Santana begs for ball, then won't give it up
NEW YORK -- It was a few months ago, back in June, and Jerry Manuel had just been named the new manager of the Mets. Torii Hunter approached Manuel before a game in Anaheim, Calif., and gave the new manager some sound insight.
"You really don't know what you got there," Hunter said about Johan Santana, his former teammate in Minnesota, and Manuel's ace. "This guy is really special."
Manuel knew, of course, but the beauty of the left-hander had not yet fully been revealed to him. Nor was it to anyone, perhaps not even until today, when Santana went above the enormous expectations that accompanied his arrival in a trade with the Twins this past winter. The Mets gave him six years and $137.5 million this offseason to be their ace, to repair a fractured team psyche -- it had just blown a seven-game lead over the regular season's final 18 days and missed the postseason -- and to re-establish the Mets as the elite of the National League East.
Santana could never truly do all that on his own, but on Saturday afternoon with literal clouds hanging over this soon-to-be extinct ballpark, he went out and pitched one of the best games teammates, opponents and management have ever seen in a 2-0 shutout against the Marlins. He kept the Mets alive another day in the National League postseason race -- thanks to a Brewers loss, the Mets are tied with Milwaukee for the NL wild card -- and left the game how he began it: with a standing ovation from a booming crowd.
"That," Manuel said, shaking his head, "was gangsta."
Indeed. Santana had gone just three days in between starts, not his usual four. Never before had he done that in the regular season, and it was against the backdrop of his most recent start, in which he threw a career-high 125 pitches. Never mind the pressure to keep his team afloat; from the moment he arrived in Queens, Santana has insisted that, to him, pressure doesn't exist. He was here to just do his job.
And before his start Saturday, Santana told himself that not only did he want to do his job and get the win, but he wanted to finish the game.
"I was going for it," said Santana, who threw 117 pitches.
He went for it by throwing his famous changeup against the flailing Marlins, who did little in the way of producing much against it: They had just three hits and struck out nine times. Santana was economical with his pitches, save for the fifth inning, in which he loaded the bases.
"He was like a guy you'd pay $130 million," Marlins catcher John Baker said, sighing after he was asked how Santana looked. "He changed his approach throughout, he pitched different with guys on base and he got ahead of hitters and doing it on three days' rest
"That was probably the best performance I've seen."

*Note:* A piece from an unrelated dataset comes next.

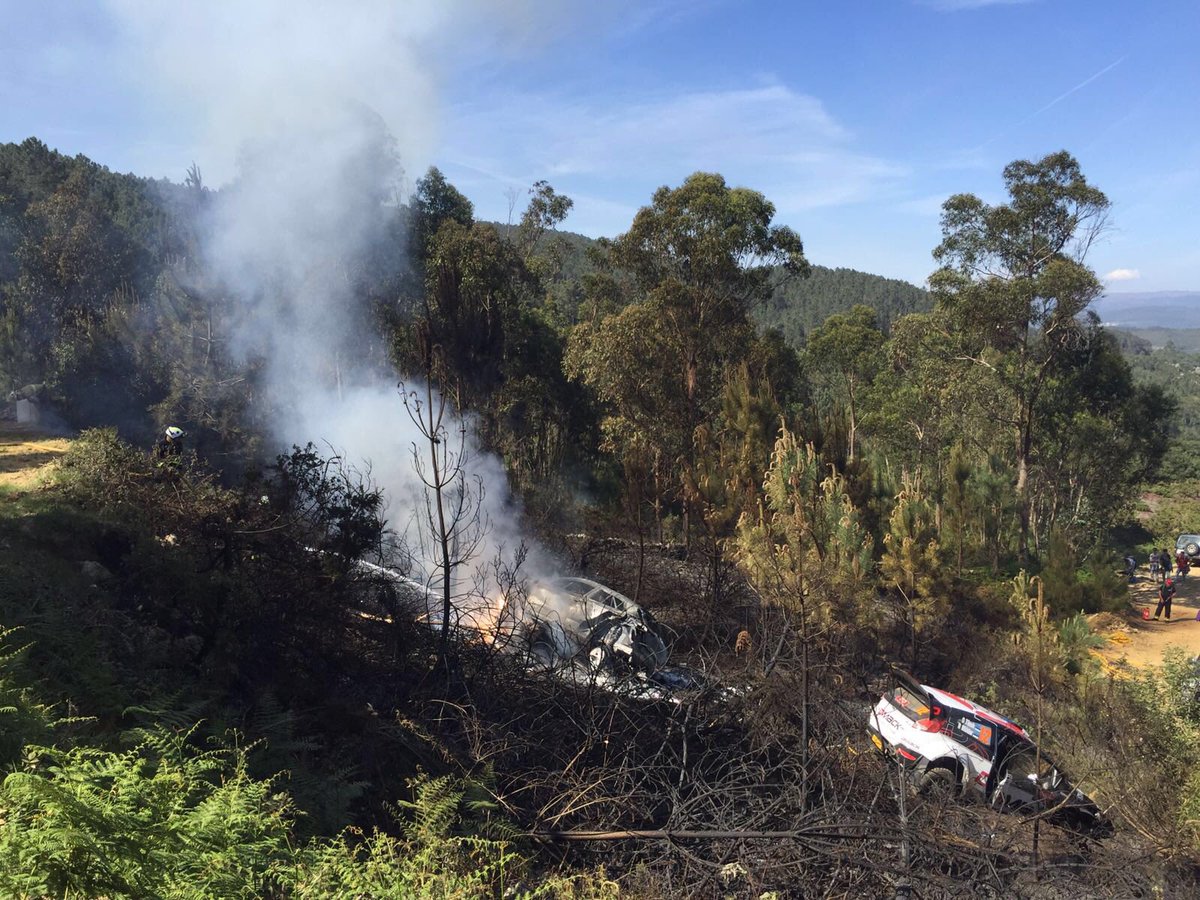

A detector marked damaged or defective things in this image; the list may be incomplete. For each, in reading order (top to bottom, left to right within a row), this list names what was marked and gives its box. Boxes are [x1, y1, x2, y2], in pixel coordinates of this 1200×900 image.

crashed rally car [868, 668, 1112, 836]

Baker has been in the big leagues for only a few months, but Mets general manager Omar Minaya has spent his entire life around the game, and even he was pressed to name many better outings.
"Unless you work here and understand New York, to do this and the pressure-packed [environment] that is New York," Minaya said, "it gives it another level."
Manuel says the only reason Santana was on the mound Saturday was because he went into the manager's office and "begged" him to start. Santana saw how his team was nearing another collapse, how the bullpen had been battered and that if he were not to start, then Manuel possibly would have been forced to throw rookie Jonathon Niese out there to save the season.
"The situation that we were in, there's no tomorrow," Santana said. "I don't think about tomorrow. I've got to do it today and that's the way you take care of business. For me, it was about helping my team and giving them a chance."
His teammates were left mostly shaking their heads. Since July 4, Santana is 9-0 with a 2.09 ERA in 17 starts. He threw his third complete game this season, and it was the sixth of his impressive career. The last Mets pitcher to throw a shutout on three days' rest was Dwight Gooden on Sept. 16, 1987. The numbers, records and stats are bountiful. But it's what Santana does for his teammates, and how he lifts them up before they even take the field, that's of equal value.
"I think we all should buy him dinner tonight," Ryan Church said.
Carlos Delgado was a bit more expressive.
"He's a tough competitor, and I knew he was going to give us all he had," Delgado said. "It definitely gives you hope."
Perhaps that hope will translate to Oliver Perez, who will also start on three days' rest Sunday and try to keep his team alive. Perez was on the bench for the entire game, and he saw up close Santana's dominance. He'll have a chance to try and duplicate some of the same, and perhaps evoke Shea Stadium magic one last time. Santana certainly did Saturday.